Dans les sculptures de Kapoor, les hommes comme les mythes sont observés de l’extérieur, à travers leur corps, chair, et muqueuses auxquelles renvoie l’omniprésence de la couleur rouge : sans intériorité, ils sont réduits à leurs caractères physiques élémentaires :
« je travaille avec le rouge, dit Kapoor, parce que c’est la couleur charnelle, matérielle du corporel. Je veux rendre le corps céleste. C’est là une transformation fondamentale et quelque peu mystérieuse. »
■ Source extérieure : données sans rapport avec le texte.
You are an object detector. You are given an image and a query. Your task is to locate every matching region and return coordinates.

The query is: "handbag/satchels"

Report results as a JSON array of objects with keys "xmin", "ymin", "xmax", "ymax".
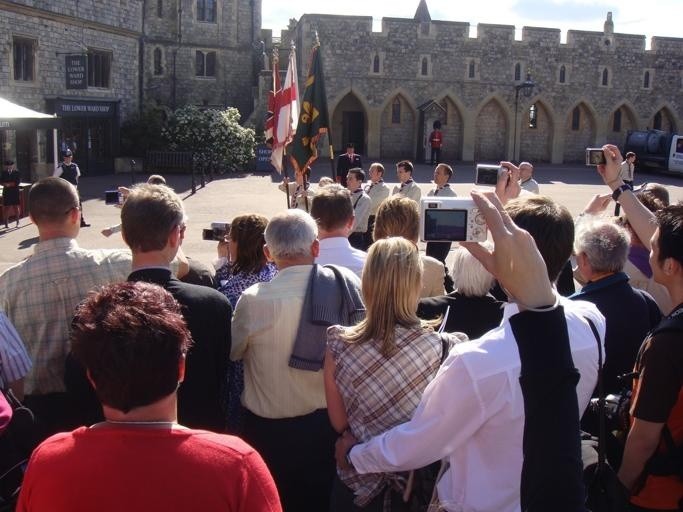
[
  {"xmin": 1, "ymin": 403, "xmax": 39, "ymax": 511},
  {"xmin": 581, "ymin": 437, "xmax": 631, "ymax": 512},
  {"xmin": 406, "ymin": 459, "xmax": 443, "ymax": 511}
]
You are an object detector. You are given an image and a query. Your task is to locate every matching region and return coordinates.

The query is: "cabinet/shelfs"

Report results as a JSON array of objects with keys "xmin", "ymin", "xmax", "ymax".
[
  {"xmin": 0, "ymin": 188, "xmax": 24, "ymax": 224},
  {"xmin": 18, "ymin": 183, "xmax": 32, "ymax": 217}
]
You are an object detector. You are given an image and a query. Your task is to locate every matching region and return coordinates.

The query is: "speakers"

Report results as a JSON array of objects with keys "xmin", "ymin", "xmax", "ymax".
[{"xmin": 105, "ymin": 191, "xmax": 119, "ymax": 203}]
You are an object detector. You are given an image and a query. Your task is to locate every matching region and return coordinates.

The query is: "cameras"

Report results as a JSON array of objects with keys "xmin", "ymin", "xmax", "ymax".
[
  {"xmin": 587, "ymin": 147, "xmax": 607, "ymax": 166},
  {"xmin": 203, "ymin": 223, "xmax": 228, "ymax": 240},
  {"xmin": 475, "ymin": 164, "xmax": 507, "ymax": 186},
  {"xmin": 420, "ymin": 197, "xmax": 488, "ymax": 241}
]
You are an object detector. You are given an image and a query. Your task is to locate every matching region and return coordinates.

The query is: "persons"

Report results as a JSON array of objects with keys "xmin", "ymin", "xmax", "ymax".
[{"xmin": 428, "ymin": 128, "xmax": 443, "ymax": 165}]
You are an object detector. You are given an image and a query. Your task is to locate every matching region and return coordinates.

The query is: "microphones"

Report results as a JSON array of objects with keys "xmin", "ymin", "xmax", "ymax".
[{"xmin": 131, "ymin": 159, "xmax": 136, "ymax": 167}]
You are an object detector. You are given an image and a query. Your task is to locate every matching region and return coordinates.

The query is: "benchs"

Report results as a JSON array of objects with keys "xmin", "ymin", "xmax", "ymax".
[{"xmin": 129, "ymin": 149, "xmax": 205, "ymax": 194}]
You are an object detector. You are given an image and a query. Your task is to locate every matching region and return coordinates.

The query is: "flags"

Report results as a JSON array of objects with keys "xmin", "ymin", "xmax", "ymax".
[
  {"xmin": 263, "ymin": 64, "xmax": 283, "ymax": 148},
  {"xmin": 270, "ymin": 54, "xmax": 300, "ymax": 175},
  {"xmin": 292, "ymin": 45, "xmax": 330, "ymax": 176}
]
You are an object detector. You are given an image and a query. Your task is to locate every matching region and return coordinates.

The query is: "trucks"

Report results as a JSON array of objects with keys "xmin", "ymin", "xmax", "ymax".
[{"xmin": 623, "ymin": 129, "xmax": 682, "ymax": 179}]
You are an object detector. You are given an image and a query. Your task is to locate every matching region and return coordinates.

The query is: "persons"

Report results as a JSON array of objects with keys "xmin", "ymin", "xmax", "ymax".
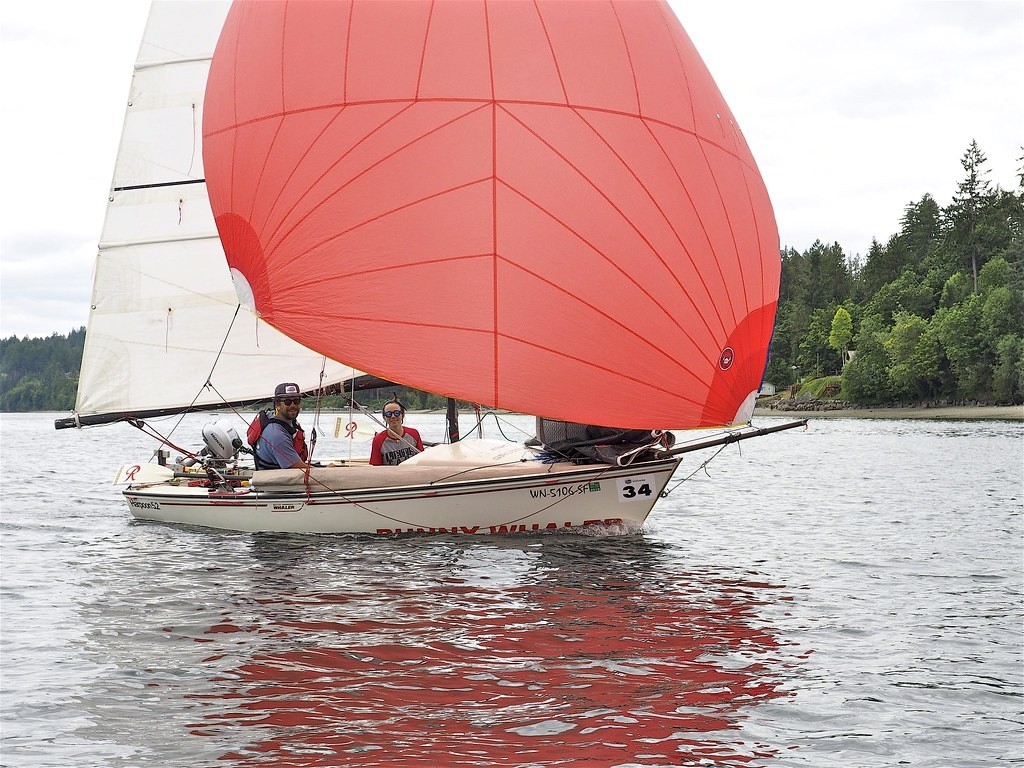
[
  {"xmin": 248, "ymin": 382, "xmax": 335, "ymax": 470},
  {"xmin": 369, "ymin": 400, "xmax": 425, "ymax": 468}
]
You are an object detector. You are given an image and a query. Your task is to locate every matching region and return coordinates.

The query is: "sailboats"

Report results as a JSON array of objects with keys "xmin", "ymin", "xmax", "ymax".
[{"xmin": 49, "ymin": 0, "xmax": 813, "ymax": 537}]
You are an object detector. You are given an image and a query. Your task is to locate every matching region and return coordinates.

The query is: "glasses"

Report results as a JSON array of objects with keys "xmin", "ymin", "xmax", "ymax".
[
  {"xmin": 383, "ymin": 410, "xmax": 402, "ymax": 418},
  {"xmin": 280, "ymin": 398, "xmax": 300, "ymax": 405}
]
Le sculpteur cultive la matière plutôt que la mythologie. Ainsi, dans Ascension (2003), la personnification du mythe s’efface au profit d’un phénomène purement physique qui n’est peut-être pas moins mystérieux : une fumée s’élevant en colonne, aspirée vers le conduit d’une cheminée, rejouée au cœur de la Basilica di San Giorgio Maggiore, à Venise, en 2011. S’il y a une révolution dans l’œuvre de Kapoor, elle est copernicienne.
Le caractère opaque ou organique des sculptures les rend sensibles à leur environnement physique, ce dont témoigne également la prédilection de l’artiste pour les matériaux réfléchissants et les formes incurvées qui dialoguent souvent avec le ciel : miroirs pour le Sky Mirror devant le théâtre de Nottingham (2001) et le Rockefeller Center à New York (2006) ou encore C-Curve (2007) ; acier inoxydable pour Cloud Gate(2004), sculpture en forme d’énorme haricot au Millenium Parc de Chicago, dont les parois étirent la ligne d’horizon ; fibre de verre peinte pour Horizon (2008), une coupole bleutée placée verticalement sur un mur réfléchissant celui qui la regarde dans un lointain inaccessible. Concernant cet intérêt pour les corps célestes et leurs reflets, ceux qui ont l’habitude d’arpenter les allées des jardins de Versailles remarqueront peut-être que Kapoor a pu trouver, en bas de la Grande Perspective, une œuvre parente : le Grand Canal d’André Le Nôtre, dont Erik Orsenna écrivait dans sa biographie romancée du jardinier du Roi, Portrait d’un homme heureux, qu’il « sert à refléter » : grâce à lui, « le ciel et ses caprices deviennent, n’en déplaisent à Louis, les premiers personnages de l’histoire ».